◆ Text segment

══════════

Promising Plot Design: As I stated before this book really set a stage for a great series. First Marko has introduced and carried on the Frontline with a whole new character in a completely different approach. I don’t need to be a writer to know how hard this is especially the way Andrews adventure ended in the first series. Secondly, he introduces a new stage in the Lankies War, reclaiming the lost colony’s. There were countless planet colonies described in the Frontline series. All those occupied worlds spells plenty of ammunition for future Frontline Evolution books.

Dynamic Character Development: It was almost like a mystery in learning about Alex throughout the book. I loved this. I hate it when authors spell out all the facts about there main focused characters in the start of a novel. You don’t get that in this book, on the contrary you get little information as the book is digested and normally it goes with the plot. By doing this you get more attached to the characters as more information is given at crucial moments. Mr. Kloos sure has an act for this especially in his multiple perspective/viewpoints in his other series The Palladium Wars.

══════════

◆ Data shown
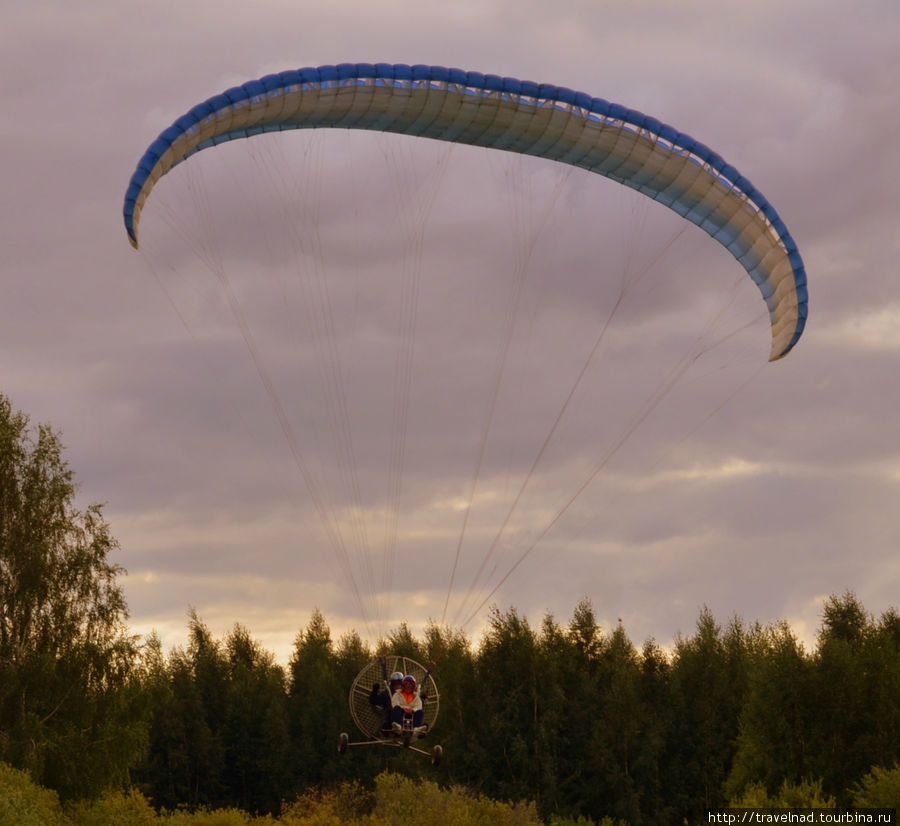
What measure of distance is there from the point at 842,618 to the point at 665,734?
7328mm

══════════

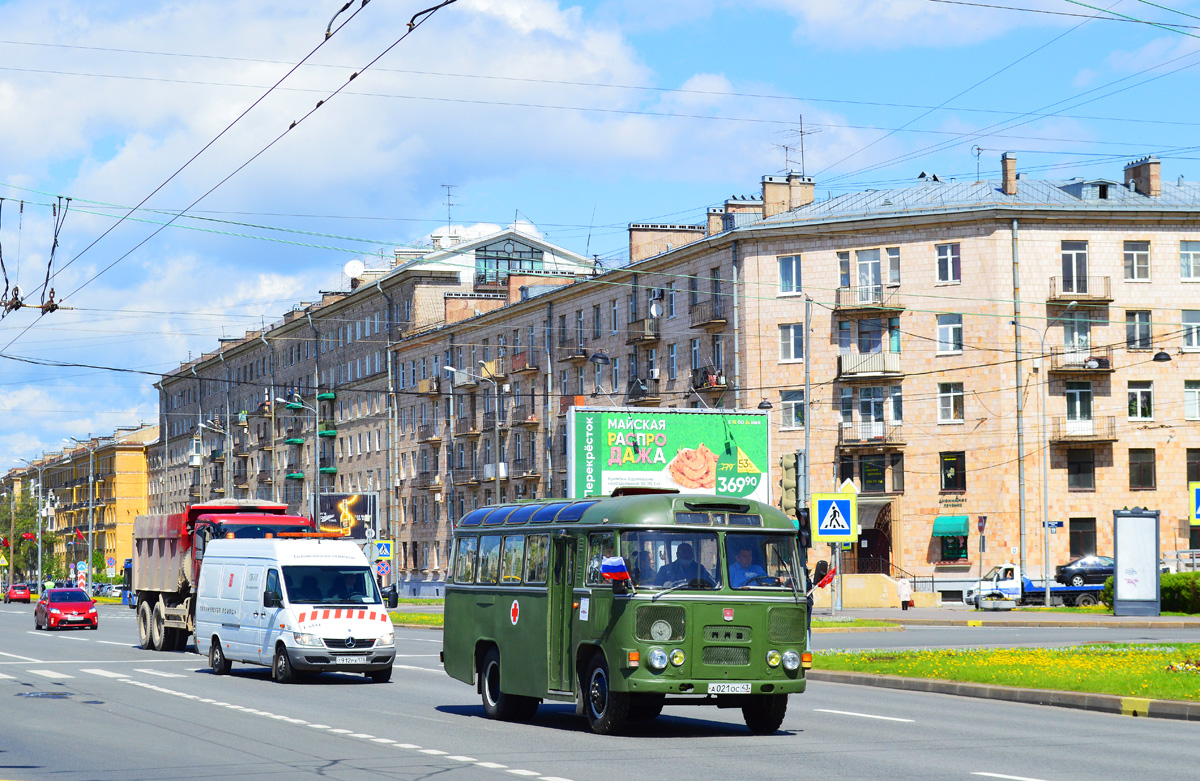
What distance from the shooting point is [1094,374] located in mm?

══════════

◆ Aim
Write out the stretch of the book review from "Dynamic Character Development: It" through "The Palladium Wars.". You won't need the lines for this.

◆ Result of the exercise
Dynamic Character Development: It was almost like a mystery in learning about Alex throughout the book. I loved this. I hate it when authors spell out all the facts about there main focused characters in the start of a novel. You don’t get that in this book, on the contrary you get little information as the book is digested and normally it goes with the plot. By doing this you get more attached to the characters as more information is given at crucial moments. Mr. Kloos sure has an act for this especially in his multiple perspective/viewpoints in his other series The Palladium Wars.